Technical Program

Paper Detail

Paper: PS-2A.35
Session: Poster Session 2A
Location: H Lichthof
Session Time: Sunday, September 15, 17:15 - 20:15
Presentation Time:Sunday, September 15, 17:15 - 20:15
Presentation: Poster
Publication: 2019 Conference on Cognitive Computational Neuroscience, 13-16 September 2019, Berlin, Germany
Paper Title: Feature-binding in working memory through neuronal synchronization
Manuscript:  Click here to view manuscript
License: Creative Commons License
This work is licensed under a Creative Commons Attribution 3.0 Unported License.

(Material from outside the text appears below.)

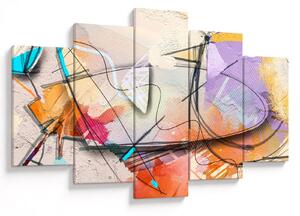 Slika - Abstrakcija, ptica (150x105 cm)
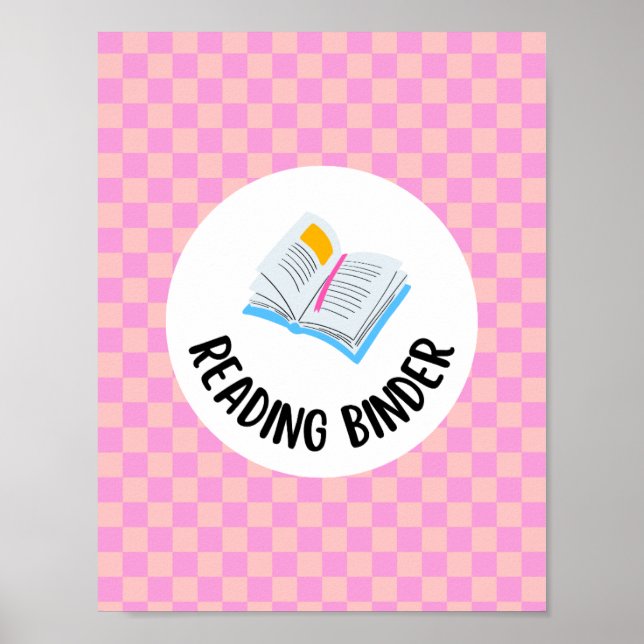 reading binder title insert page  poster (Front)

Authors: Joao Barbosa, IDIBAPS, Spain; Kartik Sreenivasan, NYU Abu Dhabi, United Arab Emirates; Albert Compte, IDIBAPS, Spain
Abstract: Swap-errors occur in working memory (WM) tasks when a wrong response is in fact accurate relative to a non-target stimulus. These errors reflect the failure to bind in memory the conjunction of features that define one object, and the mechanisms implicated remain unknown. Here, we tested the mechanism of synchrony across feature-specific neural assemblies. We built a biophysical neural network model for WM composed of two 1D attractor networks for WM, one representing colors and the other one locations. Within each network, gamma-oscillations were induced during bump-attractor activity through the interplay of fast recurrent excitation and slower feedback inhibition. These two networks are then connected via weak excitation, accomplishing color-location binding through the selective synchronization of pairs of bumps across the networks. Association-encoding was accomplished by stimulating simultaneously the corresponding bumps in each network, and feature-decoding by stimulating the cued location with a .5s pulse, which impacted strongly the corresponding phase-locked bump. In some simulations, “color bumps” abruptly changed their phase relationship with “location bumps” from which we derived a neural prediction: swap-errors are associated with a lower phase consistency of oscillatory activity in the delay period. Finally, we tested this prediction in MEG recorded from n=30 humans.